Le motif de cette visite, selon le socialiste wallon, est de
renforcer les relations bilatérales entre le Rwanda et la Belgique, parce que son
pays considère le Rwanda un partenaire clé dans la région. Il l’a fait savoir
en ces termes: « Lors de ma rencontre avec le Président (Ndlr :
Kagame), nous avons parlé des problèmes régionaux et les solutions possibles et
bien d’autres choses liées à notre partenariat. Nous considérons le Rwanda
comme notre principal partenaire dans la coopération au développement dans la
région et nous sommes impressionné par ce que le Rwanda est en train de réaliser
et de ce qu’il est devenu.

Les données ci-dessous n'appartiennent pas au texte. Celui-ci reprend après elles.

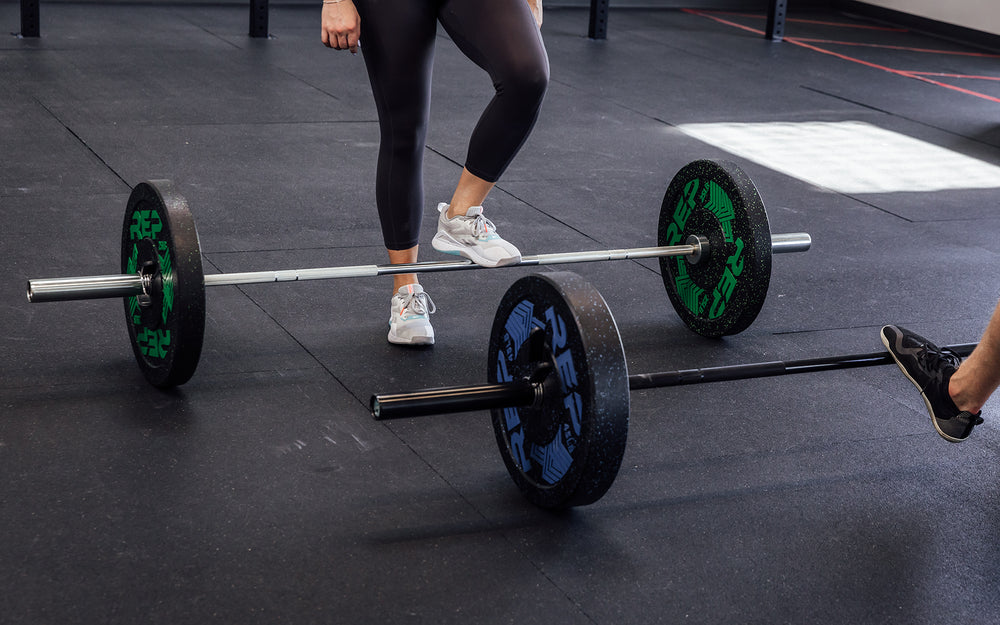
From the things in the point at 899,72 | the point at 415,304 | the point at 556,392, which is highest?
the point at 899,72

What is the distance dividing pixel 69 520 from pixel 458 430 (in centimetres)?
68

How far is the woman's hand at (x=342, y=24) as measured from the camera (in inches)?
79.6

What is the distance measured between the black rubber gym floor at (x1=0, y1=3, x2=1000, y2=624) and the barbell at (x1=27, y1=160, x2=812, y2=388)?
0.09 metres

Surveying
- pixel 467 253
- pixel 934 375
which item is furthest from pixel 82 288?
pixel 934 375

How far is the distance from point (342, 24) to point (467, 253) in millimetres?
531

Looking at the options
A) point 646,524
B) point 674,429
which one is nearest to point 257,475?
point 646,524

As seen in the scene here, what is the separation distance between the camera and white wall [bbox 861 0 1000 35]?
7.39 metres

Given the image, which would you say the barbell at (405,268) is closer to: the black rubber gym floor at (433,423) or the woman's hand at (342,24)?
the black rubber gym floor at (433,423)

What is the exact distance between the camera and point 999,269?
3139 mm

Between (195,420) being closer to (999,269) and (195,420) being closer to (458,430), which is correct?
(458,430)

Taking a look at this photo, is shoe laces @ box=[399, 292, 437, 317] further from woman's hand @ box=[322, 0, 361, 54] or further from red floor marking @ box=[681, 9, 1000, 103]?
red floor marking @ box=[681, 9, 1000, 103]

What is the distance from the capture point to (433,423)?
202 centimetres

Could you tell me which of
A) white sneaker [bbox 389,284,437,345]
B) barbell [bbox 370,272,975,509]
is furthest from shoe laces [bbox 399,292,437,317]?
barbell [bbox 370,272,975,509]

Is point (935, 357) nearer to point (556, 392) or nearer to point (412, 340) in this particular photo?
point (556, 392)
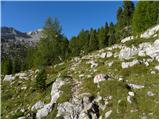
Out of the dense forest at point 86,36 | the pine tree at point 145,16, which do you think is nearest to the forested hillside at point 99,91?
the pine tree at point 145,16

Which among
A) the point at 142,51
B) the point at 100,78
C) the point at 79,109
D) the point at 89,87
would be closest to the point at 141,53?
the point at 142,51

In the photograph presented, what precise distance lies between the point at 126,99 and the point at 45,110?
8.09 metres

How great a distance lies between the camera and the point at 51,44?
77.9 m

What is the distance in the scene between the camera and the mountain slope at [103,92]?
29094mm

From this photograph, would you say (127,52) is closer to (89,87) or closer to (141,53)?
(141,53)

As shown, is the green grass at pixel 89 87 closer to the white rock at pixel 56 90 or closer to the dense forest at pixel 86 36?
the white rock at pixel 56 90

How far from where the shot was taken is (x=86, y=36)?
98.4 meters

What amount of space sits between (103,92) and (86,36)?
221 feet

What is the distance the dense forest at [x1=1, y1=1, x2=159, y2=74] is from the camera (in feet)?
200

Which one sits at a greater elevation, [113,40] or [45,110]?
[113,40]

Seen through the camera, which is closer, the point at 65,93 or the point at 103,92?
the point at 103,92

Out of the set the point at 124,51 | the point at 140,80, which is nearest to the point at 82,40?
the point at 124,51

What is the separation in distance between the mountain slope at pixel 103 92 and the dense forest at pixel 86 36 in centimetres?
1796

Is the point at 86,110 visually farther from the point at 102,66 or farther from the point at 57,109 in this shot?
the point at 102,66
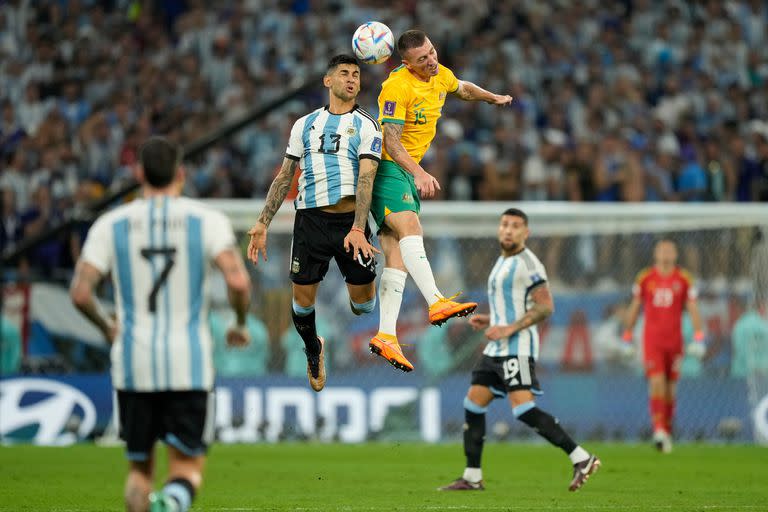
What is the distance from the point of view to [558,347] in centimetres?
1852

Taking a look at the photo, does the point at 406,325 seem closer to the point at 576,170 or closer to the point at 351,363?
the point at 351,363

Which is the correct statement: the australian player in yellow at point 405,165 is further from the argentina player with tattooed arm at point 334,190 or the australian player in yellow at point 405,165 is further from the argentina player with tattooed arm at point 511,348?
the argentina player with tattooed arm at point 511,348

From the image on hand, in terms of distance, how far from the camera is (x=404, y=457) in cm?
1608

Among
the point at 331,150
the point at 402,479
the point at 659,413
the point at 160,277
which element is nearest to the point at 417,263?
the point at 331,150

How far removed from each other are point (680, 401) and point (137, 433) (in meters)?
12.9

Le Rwanda demeure l’un des rares pays susceptibles
d’atteindre les Objectifs millénaires de développement. 

Derrière ces déclarations liées officiellement à son
portefeuille ministériel, la vraie face cachée de cette visite concerne la
situation sécuritaire de la région des Grands-Lacs. Ainsi, commentant la
proposition du président tanzanien Jakaya Kikwete invitant le Rwanda à
envisager des négociations politiques inclusives et directes avec les FDLR, une
déclaration saluée par tous, le ministre belge, membre d’un gouvernement
accouché à la suite d’âpres négociations politiques au moment où la Belgique était confrontée
à une crise de régime sans précédent a plutôt voulu demeurer , fidèle à la
tradition du « fantôme du statu quo colonialiste nostalgique de la Belgique envers cette
région qui subit aujourd’hui encore les répercussions néfastes de la taxinomie
anthropologique belge réductrice ethnique, séparatiste, binaire et manichéenne
à connotation raciste au service du colonialiste. Cette anthropologie de la
première heure (selon D. Van Reybrouck,  « Congo. Une
Histoire », 2012, pp.131-136) établit des monographies ethnographiques où
les tribus se virent attribuer des caractéristiques, comme des nationalités en
Europe. Au Congo, écrit Van Reybrouck, apparurent des équivalents de l’Ecossais
pingre, du Sicilien paresseux, de l’espagnol crasseux et de l’Allemand
travailleur mais sans aucun sens de l’humour. Les habitants de la colonie
commencèrent aussi à adopter ce regard sur eux-mêmes et entre eux…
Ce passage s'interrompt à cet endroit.